WORK INSTRUCTIONS: Repeat each line, word for word, from the one containing "genus: Ceratotherium" through the last line of the entries, and include no other output.

▬▬▬

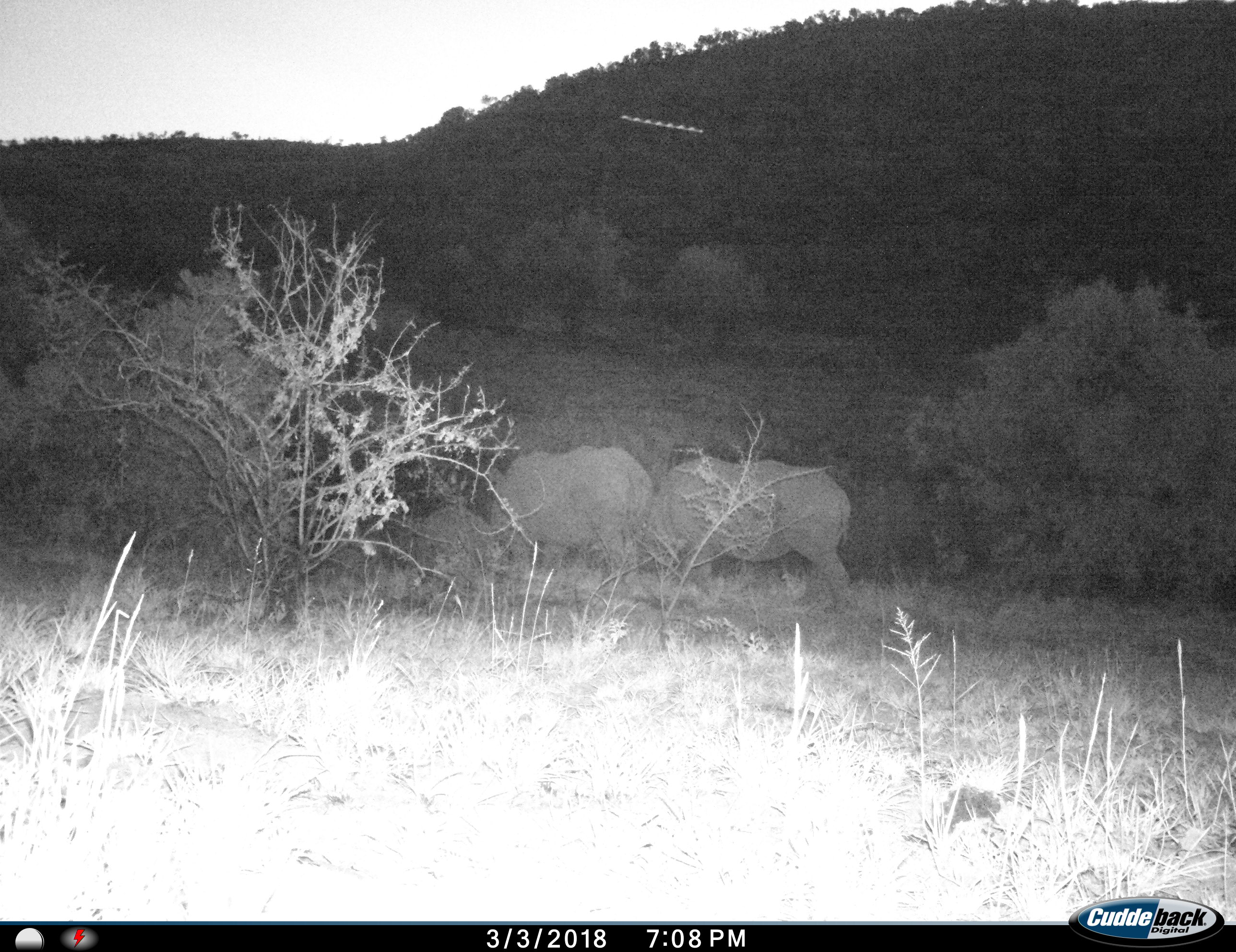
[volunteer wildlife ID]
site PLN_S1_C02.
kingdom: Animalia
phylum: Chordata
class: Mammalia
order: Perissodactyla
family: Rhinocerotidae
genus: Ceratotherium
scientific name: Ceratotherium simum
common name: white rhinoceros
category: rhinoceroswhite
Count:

▬▬▬

TASK SOLUTION:
genus: Ceratotherium
scientific name: Ceratotherium simum
common name: white rhinoceros
category: rhinoceroswhite
Count:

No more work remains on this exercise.